▶ **Given passage**:
When respondents were asked how much a family of four would need to earn to be considered wealthy “in your area,” the median response was $150,000. The responses varied by geographic region, though, with people in the Northeast (where the cost of living is higher) giving a median response of $200,000.

The survey also included a pointed question about whether upper-income people pay their “fair share” in taxes. About 26 percent of respondents said they did, with another 8 percent saying the rich paid too much in taxes and 58 percent saying the rich paid too little.

If that sounds like a lot of people complaining that the wealthy don’t contribute enough to Uncle Sam, note that Americans’ attitudes toward the tax obligation of the rich have become much less demanding over the last two decades.

When this question was first asked by Gallup, in March 1992, 77 percent of respondents said upper-income Americans paid too little in taxes. Yet the average income tax burden of the wealthy was actually higher then.

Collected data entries
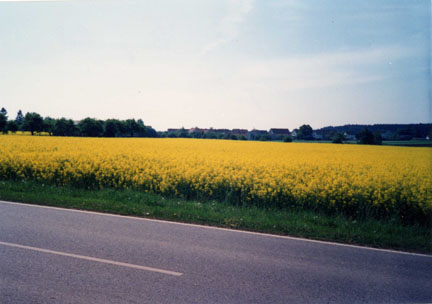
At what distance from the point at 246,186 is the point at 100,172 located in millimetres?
6473

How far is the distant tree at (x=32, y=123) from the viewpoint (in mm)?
45719

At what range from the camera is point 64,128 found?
2375 inches

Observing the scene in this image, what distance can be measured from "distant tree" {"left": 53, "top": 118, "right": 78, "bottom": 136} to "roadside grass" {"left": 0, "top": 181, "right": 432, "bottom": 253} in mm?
52588

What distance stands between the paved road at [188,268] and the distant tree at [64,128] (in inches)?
2264

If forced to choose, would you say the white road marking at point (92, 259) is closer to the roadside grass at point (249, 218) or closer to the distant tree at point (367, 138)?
the roadside grass at point (249, 218)

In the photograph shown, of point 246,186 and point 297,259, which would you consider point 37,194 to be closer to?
point 246,186

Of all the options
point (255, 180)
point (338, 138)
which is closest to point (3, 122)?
point (255, 180)

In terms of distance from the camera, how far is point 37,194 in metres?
10.5

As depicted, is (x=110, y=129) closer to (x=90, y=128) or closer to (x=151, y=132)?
(x=90, y=128)

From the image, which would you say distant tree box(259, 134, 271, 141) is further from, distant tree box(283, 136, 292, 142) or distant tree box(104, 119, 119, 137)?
Answer: distant tree box(104, 119, 119, 137)

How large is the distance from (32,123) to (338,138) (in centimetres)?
4298

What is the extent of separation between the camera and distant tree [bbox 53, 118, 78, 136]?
192 feet

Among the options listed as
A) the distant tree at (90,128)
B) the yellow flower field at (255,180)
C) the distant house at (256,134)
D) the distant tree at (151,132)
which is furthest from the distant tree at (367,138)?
the distant tree at (90,128)

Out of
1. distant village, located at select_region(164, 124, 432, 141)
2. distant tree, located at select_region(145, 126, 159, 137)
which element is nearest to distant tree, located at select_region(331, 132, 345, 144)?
distant village, located at select_region(164, 124, 432, 141)
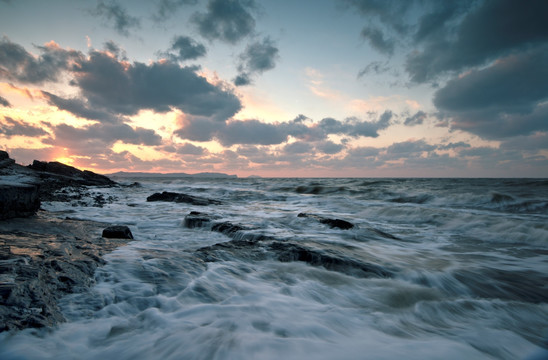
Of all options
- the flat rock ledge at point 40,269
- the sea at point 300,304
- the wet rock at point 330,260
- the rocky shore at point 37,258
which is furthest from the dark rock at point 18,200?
the wet rock at point 330,260

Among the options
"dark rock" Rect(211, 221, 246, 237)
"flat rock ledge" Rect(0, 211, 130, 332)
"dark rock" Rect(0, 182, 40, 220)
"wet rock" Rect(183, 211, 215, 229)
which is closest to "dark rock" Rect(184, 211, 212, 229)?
"wet rock" Rect(183, 211, 215, 229)

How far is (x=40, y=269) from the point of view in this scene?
248 cm

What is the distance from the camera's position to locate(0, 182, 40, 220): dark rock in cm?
491

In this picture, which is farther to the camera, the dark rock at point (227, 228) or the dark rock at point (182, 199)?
the dark rock at point (182, 199)

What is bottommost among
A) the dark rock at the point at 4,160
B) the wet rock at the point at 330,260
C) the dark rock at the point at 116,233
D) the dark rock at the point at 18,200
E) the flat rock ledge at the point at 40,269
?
the wet rock at the point at 330,260

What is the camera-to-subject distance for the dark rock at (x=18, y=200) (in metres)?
4.91

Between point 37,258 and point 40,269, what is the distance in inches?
17.7

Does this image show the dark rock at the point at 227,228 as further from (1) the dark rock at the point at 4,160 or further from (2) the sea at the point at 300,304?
(1) the dark rock at the point at 4,160

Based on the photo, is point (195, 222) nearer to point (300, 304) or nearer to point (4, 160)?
point (300, 304)

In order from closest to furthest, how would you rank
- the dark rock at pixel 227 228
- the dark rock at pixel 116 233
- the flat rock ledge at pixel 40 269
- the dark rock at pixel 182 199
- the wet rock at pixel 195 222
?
1. the flat rock ledge at pixel 40 269
2. the dark rock at pixel 116 233
3. the dark rock at pixel 227 228
4. the wet rock at pixel 195 222
5. the dark rock at pixel 182 199

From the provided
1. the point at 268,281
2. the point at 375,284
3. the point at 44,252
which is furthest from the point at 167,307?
the point at 375,284

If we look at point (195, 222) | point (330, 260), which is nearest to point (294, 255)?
point (330, 260)

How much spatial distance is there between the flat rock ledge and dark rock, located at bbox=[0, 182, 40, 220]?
0.51 meters

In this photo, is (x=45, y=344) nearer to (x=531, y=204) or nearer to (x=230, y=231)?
(x=230, y=231)
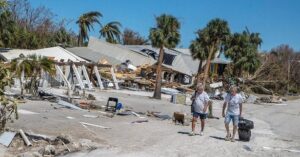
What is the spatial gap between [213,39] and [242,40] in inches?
937

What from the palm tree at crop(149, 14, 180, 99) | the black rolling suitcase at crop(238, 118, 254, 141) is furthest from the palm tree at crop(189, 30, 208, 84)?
the black rolling suitcase at crop(238, 118, 254, 141)

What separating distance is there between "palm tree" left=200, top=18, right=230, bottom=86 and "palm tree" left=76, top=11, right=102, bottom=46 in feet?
104

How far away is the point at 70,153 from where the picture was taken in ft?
38.8

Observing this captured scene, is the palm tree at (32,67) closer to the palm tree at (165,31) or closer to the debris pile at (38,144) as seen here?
the debris pile at (38,144)

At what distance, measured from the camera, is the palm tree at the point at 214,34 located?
4469 centimetres

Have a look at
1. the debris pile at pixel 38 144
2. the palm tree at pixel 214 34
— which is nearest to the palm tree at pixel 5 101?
the debris pile at pixel 38 144

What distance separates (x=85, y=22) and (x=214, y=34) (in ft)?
114

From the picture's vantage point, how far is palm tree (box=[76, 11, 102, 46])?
76688mm

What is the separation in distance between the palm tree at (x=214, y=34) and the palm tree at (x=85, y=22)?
31.7 m

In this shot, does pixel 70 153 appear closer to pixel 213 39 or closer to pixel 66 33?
pixel 213 39

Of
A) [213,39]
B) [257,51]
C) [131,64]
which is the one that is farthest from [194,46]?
[257,51]

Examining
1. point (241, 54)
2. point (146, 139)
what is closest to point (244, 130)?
point (146, 139)

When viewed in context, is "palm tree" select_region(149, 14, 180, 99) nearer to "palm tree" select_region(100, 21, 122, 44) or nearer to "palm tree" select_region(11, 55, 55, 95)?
"palm tree" select_region(11, 55, 55, 95)

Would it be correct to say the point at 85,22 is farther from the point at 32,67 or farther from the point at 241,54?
the point at 32,67
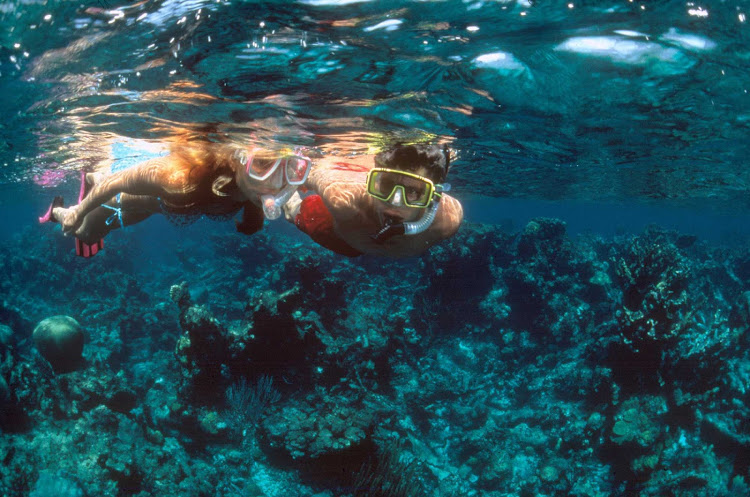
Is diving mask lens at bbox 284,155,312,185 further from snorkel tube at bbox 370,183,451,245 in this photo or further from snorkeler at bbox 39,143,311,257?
snorkel tube at bbox 370,183,451,245

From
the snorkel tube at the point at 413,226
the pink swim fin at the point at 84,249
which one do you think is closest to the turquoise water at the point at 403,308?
the pink swim fin at the point at 84,249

▶ **What you are asked to do**:
List every percentage figure stated in the passage on views about the wealthy and taxes, in the order they appear.

▶ **Exercise solution**:
26 percent, 8 percent, 58 percent, 77 percent